Digital procurement through Amazon Business simplifies the process of finding businesses with sustainability-related certifications by making certifications easily searchable and immediately visible

— Mike Kernish, director and general manager of Public Sector Accounts, Amazon Business

Opportunity in the New Year

Year after year, digital transformation trends remain in the spotlight. Most organizations have now realized that this type of transformation is continuous. Rather, digital maturity and resiliency require constant optimization based on new technologies and insights.


Many organizations that have experienced more than a year of remote work understand the imperative to align on operational objectives and integrate digital workflows to meet these goals. Outdated processes may have been manageable, albeit inefficient, in the past.
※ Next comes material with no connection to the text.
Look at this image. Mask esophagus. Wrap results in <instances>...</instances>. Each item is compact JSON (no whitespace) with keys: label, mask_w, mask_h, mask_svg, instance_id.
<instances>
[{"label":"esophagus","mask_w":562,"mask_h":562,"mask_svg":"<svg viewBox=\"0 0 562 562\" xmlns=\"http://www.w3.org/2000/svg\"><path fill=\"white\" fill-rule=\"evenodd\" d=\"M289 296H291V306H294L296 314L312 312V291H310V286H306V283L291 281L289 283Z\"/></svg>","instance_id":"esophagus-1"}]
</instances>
But a distributed workforce will likely remain permanent to some extent given growing preferences for flexible work options and the increasing use of technologies that enable many employees to do their jobs from anywhere. With this shift well underway, streamlining and digitizing workflows is becoming increasingly important.


Procurement leaders have the opportunity to drive alignment and integration in their organizations by implementing digital solutions that not only enable greater cross-team efficiency, but also empower individual users to take on more strategic roles.